Things that I’m embarrassed to admit to most people, but which I’ll admit to you, reader, because we
There’s an outside chance that I’ve seen every episode of “Saved by the Bell.” (The original class, not those poseur “New Class” kids with the token Screech.)
My eyes welled up a bit the first time I saw “Somewhere in Time” starring Christopher Reeve and Jane Seymour.
My eyes welled up a bit the first time I saw “Robocop” (the part where all the cops turn against him and start shooting him and it’s just very sad).
I not only settle for the path of least resistance, I settle for the path that lets me sleep until noon.
I once had a dream where I was dressed as a superhero, and I was strolling up and down in front of other superheroes solemnly intoning: “I trust we’re all going to be extra careful on patrol tonight. Now more than ever we must protect the citizenry.”
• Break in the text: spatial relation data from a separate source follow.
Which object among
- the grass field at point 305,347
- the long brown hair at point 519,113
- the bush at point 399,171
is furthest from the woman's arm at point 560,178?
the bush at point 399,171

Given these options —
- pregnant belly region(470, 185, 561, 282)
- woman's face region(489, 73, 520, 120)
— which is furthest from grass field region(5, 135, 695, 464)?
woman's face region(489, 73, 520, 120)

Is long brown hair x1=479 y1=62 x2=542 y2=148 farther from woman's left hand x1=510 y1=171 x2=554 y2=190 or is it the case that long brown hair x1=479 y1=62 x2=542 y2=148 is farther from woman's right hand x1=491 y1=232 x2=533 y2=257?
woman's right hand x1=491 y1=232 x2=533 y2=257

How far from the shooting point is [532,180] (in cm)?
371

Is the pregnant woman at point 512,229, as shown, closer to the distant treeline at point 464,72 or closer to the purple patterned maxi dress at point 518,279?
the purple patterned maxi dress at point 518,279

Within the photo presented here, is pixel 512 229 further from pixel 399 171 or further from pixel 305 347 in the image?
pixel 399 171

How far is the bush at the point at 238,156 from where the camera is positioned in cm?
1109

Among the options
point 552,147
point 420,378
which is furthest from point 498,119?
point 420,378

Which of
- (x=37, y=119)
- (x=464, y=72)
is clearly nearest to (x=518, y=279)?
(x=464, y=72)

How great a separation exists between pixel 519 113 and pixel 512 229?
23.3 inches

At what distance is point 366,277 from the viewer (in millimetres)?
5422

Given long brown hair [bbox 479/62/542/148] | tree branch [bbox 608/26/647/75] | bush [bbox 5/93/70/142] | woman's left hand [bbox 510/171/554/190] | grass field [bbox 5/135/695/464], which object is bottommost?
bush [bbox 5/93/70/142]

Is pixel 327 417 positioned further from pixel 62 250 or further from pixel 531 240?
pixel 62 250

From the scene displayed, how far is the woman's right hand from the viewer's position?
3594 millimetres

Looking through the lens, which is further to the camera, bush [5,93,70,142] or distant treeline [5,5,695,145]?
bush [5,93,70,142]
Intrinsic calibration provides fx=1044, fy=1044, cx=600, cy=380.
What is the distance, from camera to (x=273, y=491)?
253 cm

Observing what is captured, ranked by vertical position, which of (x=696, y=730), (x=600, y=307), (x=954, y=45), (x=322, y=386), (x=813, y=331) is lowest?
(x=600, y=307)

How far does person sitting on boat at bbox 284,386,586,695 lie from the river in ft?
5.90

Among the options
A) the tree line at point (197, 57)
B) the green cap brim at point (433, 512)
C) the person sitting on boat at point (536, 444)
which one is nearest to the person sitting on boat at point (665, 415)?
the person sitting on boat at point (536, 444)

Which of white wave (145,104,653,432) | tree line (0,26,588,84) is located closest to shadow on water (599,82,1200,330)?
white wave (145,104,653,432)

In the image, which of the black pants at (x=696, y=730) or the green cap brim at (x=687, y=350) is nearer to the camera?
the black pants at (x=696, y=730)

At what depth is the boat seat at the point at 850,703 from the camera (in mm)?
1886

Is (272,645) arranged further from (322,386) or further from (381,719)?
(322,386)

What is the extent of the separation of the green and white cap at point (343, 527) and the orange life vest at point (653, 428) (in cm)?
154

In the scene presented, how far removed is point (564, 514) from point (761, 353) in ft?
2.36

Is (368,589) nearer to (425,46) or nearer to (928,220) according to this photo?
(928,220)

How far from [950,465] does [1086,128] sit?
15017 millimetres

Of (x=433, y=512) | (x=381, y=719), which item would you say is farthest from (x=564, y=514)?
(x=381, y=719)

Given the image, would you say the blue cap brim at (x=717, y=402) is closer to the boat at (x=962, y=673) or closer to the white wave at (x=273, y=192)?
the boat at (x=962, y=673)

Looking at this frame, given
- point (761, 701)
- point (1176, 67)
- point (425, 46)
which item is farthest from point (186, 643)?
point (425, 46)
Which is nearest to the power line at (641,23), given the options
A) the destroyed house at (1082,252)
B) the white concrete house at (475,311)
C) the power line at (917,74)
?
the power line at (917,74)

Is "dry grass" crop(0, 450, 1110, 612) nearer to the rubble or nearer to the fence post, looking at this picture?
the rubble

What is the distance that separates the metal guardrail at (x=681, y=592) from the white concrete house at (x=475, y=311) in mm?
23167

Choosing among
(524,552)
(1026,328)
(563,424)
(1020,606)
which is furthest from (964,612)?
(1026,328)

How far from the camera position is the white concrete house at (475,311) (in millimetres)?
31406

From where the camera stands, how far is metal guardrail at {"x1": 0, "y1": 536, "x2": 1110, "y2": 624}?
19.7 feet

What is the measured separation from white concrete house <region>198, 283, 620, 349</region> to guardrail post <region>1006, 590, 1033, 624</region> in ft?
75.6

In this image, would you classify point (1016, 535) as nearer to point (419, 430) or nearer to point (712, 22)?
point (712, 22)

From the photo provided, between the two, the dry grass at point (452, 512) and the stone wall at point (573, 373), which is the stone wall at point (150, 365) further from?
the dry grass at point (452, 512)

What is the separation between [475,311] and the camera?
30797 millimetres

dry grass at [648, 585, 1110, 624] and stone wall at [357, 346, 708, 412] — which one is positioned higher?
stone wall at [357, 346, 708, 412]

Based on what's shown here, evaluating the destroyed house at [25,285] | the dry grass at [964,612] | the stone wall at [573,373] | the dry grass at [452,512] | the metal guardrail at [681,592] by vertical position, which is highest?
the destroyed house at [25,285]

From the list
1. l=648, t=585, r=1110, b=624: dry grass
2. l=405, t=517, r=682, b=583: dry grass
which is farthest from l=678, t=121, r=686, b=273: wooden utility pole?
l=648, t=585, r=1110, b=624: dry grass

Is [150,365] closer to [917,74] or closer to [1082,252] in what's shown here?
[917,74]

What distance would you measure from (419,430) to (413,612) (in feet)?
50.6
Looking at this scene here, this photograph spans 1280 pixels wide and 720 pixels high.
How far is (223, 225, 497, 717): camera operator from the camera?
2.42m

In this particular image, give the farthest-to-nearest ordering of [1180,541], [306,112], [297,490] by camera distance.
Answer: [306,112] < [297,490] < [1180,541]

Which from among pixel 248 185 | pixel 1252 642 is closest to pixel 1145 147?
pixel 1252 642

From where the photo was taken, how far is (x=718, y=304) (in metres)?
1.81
Girl drinks are tasty and they have cute colors.
My high school prom date (junior year) threw up on the highway because I took the turns too fast on our way back from a nice dinner.
Put “Achy Breaky Heart” on the jukebox and there’s a better-than-average chance that I’ll burst into song.
Even if there’s perfectly good food in the house, I find it almost impossible to resist the clarion call of a frozen pizza--the gross kind that bleeds greasy orange sauce.
Despite the universal female disdain for “tighty whities,” I always feel as though boxer shorts are the first garment one dons on the way to assembling a full-fledged clown suit.